### Dataset
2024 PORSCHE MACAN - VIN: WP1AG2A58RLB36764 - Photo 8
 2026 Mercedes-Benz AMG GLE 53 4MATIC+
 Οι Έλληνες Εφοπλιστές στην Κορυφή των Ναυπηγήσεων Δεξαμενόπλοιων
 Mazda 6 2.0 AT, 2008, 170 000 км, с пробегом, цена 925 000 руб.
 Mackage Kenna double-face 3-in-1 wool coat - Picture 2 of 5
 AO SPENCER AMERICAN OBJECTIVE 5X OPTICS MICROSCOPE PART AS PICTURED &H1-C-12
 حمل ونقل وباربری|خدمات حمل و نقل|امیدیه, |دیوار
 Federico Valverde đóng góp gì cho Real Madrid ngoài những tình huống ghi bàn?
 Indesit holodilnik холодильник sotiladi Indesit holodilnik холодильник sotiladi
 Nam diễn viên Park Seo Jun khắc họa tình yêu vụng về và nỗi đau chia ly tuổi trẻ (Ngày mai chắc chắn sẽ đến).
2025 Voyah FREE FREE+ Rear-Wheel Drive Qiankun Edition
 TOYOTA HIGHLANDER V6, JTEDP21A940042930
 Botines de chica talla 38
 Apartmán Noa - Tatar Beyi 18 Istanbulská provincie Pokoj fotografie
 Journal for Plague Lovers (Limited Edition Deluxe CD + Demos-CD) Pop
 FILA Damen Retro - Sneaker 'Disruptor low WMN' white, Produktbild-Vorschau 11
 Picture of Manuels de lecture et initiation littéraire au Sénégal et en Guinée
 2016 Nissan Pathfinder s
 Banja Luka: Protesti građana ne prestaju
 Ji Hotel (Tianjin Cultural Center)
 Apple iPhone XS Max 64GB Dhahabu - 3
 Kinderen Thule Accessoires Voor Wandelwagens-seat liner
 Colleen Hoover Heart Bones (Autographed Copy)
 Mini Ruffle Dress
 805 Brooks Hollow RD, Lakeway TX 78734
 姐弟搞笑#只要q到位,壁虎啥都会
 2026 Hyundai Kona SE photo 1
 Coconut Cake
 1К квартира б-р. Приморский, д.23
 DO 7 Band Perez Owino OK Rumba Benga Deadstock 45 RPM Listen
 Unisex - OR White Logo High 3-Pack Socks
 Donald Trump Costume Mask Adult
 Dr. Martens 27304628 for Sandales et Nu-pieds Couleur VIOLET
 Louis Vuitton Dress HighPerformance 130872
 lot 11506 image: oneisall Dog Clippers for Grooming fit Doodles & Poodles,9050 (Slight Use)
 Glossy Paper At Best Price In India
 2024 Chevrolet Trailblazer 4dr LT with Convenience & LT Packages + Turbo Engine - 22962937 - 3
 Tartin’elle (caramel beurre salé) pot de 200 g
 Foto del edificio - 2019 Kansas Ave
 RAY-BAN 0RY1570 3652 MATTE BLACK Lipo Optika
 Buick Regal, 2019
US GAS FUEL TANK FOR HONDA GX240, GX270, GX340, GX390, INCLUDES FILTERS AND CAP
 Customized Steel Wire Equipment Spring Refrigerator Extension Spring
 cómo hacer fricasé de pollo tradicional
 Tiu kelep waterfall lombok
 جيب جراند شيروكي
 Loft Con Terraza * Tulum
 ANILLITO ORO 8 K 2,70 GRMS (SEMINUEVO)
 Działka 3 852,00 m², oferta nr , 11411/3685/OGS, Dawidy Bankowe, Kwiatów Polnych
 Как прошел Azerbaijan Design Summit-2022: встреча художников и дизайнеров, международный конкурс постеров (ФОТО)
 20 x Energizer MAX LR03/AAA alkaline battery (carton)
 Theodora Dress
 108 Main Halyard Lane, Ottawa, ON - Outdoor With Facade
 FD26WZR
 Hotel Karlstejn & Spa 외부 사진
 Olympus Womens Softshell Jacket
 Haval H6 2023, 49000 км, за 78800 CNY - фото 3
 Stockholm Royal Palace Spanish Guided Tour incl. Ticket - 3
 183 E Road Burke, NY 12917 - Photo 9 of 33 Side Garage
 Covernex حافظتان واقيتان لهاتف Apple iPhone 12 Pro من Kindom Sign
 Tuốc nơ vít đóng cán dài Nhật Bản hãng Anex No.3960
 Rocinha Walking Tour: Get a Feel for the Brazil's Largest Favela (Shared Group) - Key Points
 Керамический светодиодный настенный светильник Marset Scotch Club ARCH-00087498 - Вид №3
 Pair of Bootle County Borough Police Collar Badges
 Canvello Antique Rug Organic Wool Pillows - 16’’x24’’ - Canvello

### Assignment
Wherever the word "đóng" turns up in a line of the entries above, copy that line.

### Written answer
 Federico Valverde đóng góp gì cho Real Madrid ngoài những tình huống ghi bàn?
 Tuốc nơ vít đóng cán dài Nhật Bản hãng Anex No.3960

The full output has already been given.